Kısa alıştırma a: CultureCIVIC ile ilgili metne göre programın ilk dört yılında gözlemlenen en önemli etkiler nelerdir?

Metin bölümü:
CultureCIVIC, Türkiye’de kültür-sanat alanında sivil toplum ve kültür-sanat dünyası için çok önemli ve dönüştürücü bir rol oynadı. Programın ilk dört yılında gözlemlediğimiz en önemli etkiler, yerel ve bağımsız sanat inisiyatiflerinin güçlenmesi, görünürlüklerinin artması oldu. Programın sağladığı finansman alana can suyu oldu. Özellikle Anadolu’daki küçük ölçekli sanat yapıları, bireysel sanatçılar ve sivil toplum örgütleri, CultureCIVIC’in sunduğu desteklerle proje geliştirme, iş birliği kurma ve sürdürülebilirlik açısından ivme kazandı. Bu süreçte, kültürel ifadeye alan açma, topluluk temelli çalışmaların artması ve ifade özgürlüğü gibi konularda cesaretlendirici bir ortam yaratıldı. İlk dört yılda edinilen deneyimlerin ışığında, yeni dönemdeki en büyük hedef, bu çeşitliliği ve katılımcılığı kalıcı hale getirecek yapıları ve iş birliklerini güçlendirmek. Yani sadece destek vermek değil, aynı zamanda bu ekosistemin kendi ayakları üzerinde durabileceği sürdürülebilir modelleri teşvik etmek.

CultureCIVIC, kültürel diyalog, ifade özgürlüğü ve çoğulculuk gibi demokratik değerleri önceleyen bir yapıya sahip. Türkiye bağlamında bu değerlerin kültür-sanat yoluyla desteklenmesi neden kritik?

CultureCIVIC’in kültürel diyalog, ifade özgürlüğü ve çoğulculuk gibi demokratik değerlere odaklanması, Türkiye bağlamında özellikle kritik çünkü bu değerler hem toplumsal barışın hem de yaratıcı üretimin temelini oluşturuyor. Türkiye gibi çok kültürlü, çok kimlikli ve siyasi kutuplaşmanın yoğun yaşandığı bir ülkede, kültür-sanat alanı hem bir ifade alanı hem de toplumsal temas zemini sunuyor. Bu bağlamda, CultureCIVIC’in yaklaşımı yalnızca kültürel üretimi değil, aynı zamanda sosyal dayanışmayı ve demokratik katılımı da besliyor. Türkiye’de kültür-sanat yalnızca estetik ya da yaratıcı üretim değil, aynı zamanda sosyal dönüşümün, demokratikleşmenin ve toplumsal iyileşmenin de önemli bir aracı. CultureCIVIC bu alanı güçlendirerek, hem bireyler hem de topluluklar için daha açık, diyalog odaklı ve dayanışmacı bir zemin yaratıyor.

"Destekleyici bir öğrenme ortamı"

Kapasite Geliştirme Programı’nın genişletilmiş yapısında ‘sürdürülebilirlik’, ‘kapsayıcılık’ ve ‘toplumsal cinsiyet eşitliği’ gibi temalar ön planda. Bu temaları sahada gerçekten içselleştirmek isteyen aktörler için nasıl bir yol haritası sunuyorsunuz?

Kısa alıştırma b: Aşağıdaki listede "In this photograph, would" ifadesinin geçtiği satırdan "How far from" ifadesinin geçtiği satıra kadar, iki satır da dahil olmak üzere, her şeyi kelimesi kelimesine yeniden yaz.

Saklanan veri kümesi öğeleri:
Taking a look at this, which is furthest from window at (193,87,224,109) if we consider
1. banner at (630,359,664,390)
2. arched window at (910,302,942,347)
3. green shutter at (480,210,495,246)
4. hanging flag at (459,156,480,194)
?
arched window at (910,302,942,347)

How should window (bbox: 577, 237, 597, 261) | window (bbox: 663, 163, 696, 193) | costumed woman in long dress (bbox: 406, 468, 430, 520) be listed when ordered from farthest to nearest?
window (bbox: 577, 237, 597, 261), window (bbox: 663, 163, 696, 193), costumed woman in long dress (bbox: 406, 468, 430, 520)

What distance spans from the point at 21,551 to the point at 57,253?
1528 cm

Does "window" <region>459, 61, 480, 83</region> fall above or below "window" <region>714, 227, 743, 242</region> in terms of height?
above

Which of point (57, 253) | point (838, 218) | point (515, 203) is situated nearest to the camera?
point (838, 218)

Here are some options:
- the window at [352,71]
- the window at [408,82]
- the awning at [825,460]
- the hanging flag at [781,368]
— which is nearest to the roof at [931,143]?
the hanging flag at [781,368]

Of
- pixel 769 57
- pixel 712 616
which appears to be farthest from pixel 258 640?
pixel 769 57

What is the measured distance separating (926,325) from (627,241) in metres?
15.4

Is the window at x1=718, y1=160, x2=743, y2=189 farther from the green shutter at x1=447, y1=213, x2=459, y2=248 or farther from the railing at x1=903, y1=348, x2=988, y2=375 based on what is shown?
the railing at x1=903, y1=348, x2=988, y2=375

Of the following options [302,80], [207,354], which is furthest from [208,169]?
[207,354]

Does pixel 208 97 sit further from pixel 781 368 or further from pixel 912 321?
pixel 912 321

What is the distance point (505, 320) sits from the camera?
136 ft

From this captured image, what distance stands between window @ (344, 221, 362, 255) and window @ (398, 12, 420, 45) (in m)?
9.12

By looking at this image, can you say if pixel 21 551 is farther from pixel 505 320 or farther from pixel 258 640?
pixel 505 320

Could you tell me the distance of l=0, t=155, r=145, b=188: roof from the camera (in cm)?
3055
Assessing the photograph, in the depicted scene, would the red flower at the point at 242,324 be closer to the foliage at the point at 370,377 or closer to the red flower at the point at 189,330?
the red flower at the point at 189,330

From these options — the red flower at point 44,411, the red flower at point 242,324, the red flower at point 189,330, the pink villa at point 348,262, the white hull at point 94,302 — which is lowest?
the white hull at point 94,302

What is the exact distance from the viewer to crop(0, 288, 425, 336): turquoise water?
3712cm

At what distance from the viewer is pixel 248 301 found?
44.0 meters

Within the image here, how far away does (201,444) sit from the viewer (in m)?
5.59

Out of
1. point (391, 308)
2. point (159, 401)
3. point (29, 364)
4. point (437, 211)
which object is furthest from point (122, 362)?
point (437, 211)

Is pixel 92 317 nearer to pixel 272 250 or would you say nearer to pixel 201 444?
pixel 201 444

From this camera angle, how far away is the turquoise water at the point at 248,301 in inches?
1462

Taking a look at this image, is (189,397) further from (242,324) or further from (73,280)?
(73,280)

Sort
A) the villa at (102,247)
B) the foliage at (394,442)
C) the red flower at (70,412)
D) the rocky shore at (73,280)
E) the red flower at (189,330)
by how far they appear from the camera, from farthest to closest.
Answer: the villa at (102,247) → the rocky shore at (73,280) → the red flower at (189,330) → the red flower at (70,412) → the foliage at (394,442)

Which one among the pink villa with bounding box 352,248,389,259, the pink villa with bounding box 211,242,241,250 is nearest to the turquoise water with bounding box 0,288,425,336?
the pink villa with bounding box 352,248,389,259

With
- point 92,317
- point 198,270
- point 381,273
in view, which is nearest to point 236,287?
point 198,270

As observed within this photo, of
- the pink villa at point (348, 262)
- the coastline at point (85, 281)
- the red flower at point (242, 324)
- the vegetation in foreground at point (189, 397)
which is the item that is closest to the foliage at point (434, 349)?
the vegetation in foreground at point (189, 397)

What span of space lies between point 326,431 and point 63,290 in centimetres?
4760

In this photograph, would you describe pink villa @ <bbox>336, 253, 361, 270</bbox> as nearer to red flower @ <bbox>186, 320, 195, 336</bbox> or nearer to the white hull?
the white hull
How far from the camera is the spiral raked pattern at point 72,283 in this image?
...
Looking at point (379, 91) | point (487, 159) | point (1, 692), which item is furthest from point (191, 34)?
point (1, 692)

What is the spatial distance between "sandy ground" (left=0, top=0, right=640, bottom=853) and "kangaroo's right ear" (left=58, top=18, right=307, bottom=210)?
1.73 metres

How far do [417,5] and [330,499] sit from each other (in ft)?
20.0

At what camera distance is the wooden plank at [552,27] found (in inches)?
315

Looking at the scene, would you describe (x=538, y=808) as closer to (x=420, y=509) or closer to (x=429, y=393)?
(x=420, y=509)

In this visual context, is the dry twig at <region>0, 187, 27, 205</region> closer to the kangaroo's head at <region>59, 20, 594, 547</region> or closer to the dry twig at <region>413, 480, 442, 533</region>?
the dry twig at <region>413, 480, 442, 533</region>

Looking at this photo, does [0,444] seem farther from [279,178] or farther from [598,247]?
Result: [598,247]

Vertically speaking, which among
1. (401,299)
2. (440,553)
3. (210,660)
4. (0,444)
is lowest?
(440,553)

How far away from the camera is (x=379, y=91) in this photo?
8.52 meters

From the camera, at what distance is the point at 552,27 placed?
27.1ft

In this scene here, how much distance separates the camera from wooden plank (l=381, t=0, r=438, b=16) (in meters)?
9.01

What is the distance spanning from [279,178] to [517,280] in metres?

Görevin çözümü a: Yerel ve bağımsız sanat inisiyatiflerinin güçlenmesi ve görünürlüklerinin artması.

Görevin çözümü b:
In this photograph, would you describe pink villa @ <bbox>336, 253, 361, 270</bbox> as nearer to red flower @ <bbox>186, 320, 195, 336</bbox> or nearer to the white hull?
the white hull
How far from the camera is the spiral raked pattern at point 72,283 in this image?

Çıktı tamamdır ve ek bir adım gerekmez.